Задания
- A) Воспроизведите без изменений часть отрывка о Кастро Алвесе, которая начинается словами «За Кастро Алвесом» и заканчивается словами «и создания республики.».
- B) Назовите всех людей, которых отрывок о Кастро Алвесе прямо по имени называет другом или товарищем поэта.

┌─ Фрагмент документа

Все стоят и аплодируют. И главное, подруга, стоят{71}. Сан-Пауло радуется, что гений поэта оказался чистым золотом. С этого дня Кастро Алвес — любимец студентов, и преподаватели с Жозе Бонифасио во главе — его друзья. Жозе Бонифасио под руку с поэтом проходит по улицам Сан-Пауло, они беседуют о текущих проблемах, о прогрессе, о мировоззрении молодежи. Друзья по Ресифе, в частности Руй Барбоза, не оставляют его. Набуко стал его товарищем с того дня, как Кастро Алвес прочитал «Гонзагу». Бразилио Машадо — известный юрист — тоже его лучший друг. Падре Шико питает к нему отеческую привязанность, И студенты идут за ним, они убегают с занятий, чтобы слушать его, тем более что им есть чему у него поучиться{72}. Он читает «Гонзагу» в присутствии всех студентов, в присутствии театральных и общественных деятелей, и ему всюду сопутствует успех. Жоаким Аугусто решает поставить драму в своей труппе, где уже работает Эужения. На этом вечере, где читалась «Гонзага», аудитория потребовала повторения стихов, которыми заканчивается драма, и Жоаким Набуко продекламировал их с воодушевлением.

За Кастро Алвесом ходят по улице, на него показывают, он идол молодежи. Сан-Пауло переживает интеллектуальное возрождение. Поэт Кастро Алвес внес в дискуссии студентов, в разговоры и мужчин и женщин темы освобождения от рабства и создания республики.

└─
┌─ Исходные данные

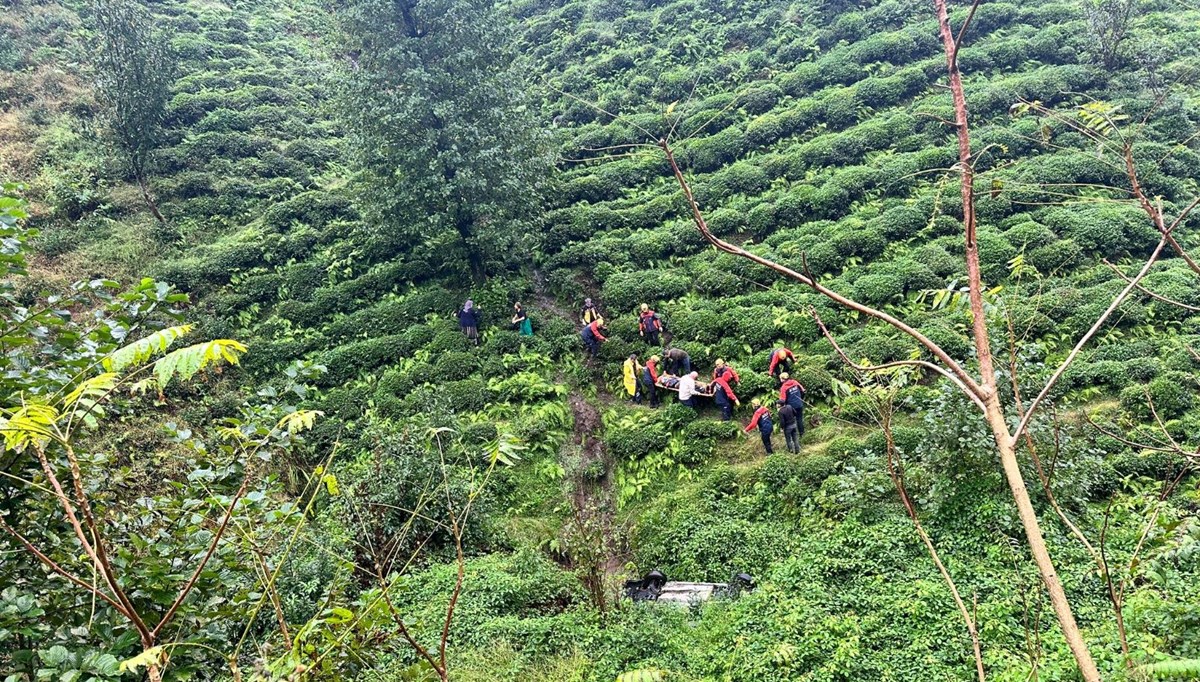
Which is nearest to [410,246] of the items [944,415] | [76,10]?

└─

Ответы к заданиям
- A)
За Кастро Алвесом ходят по улице, на него показывают, он идол молодежи. Сан-Пауло переживает интеллектуальное возрождение. Поэт Кастро Алвес внес в дискуссии студентов, в разговоры и мужчин и женщин темы освобождения от рабства и создания республики.

- B) Жозе Бонифасио, Руй Барбоза, Набуко, Бразилио Машадо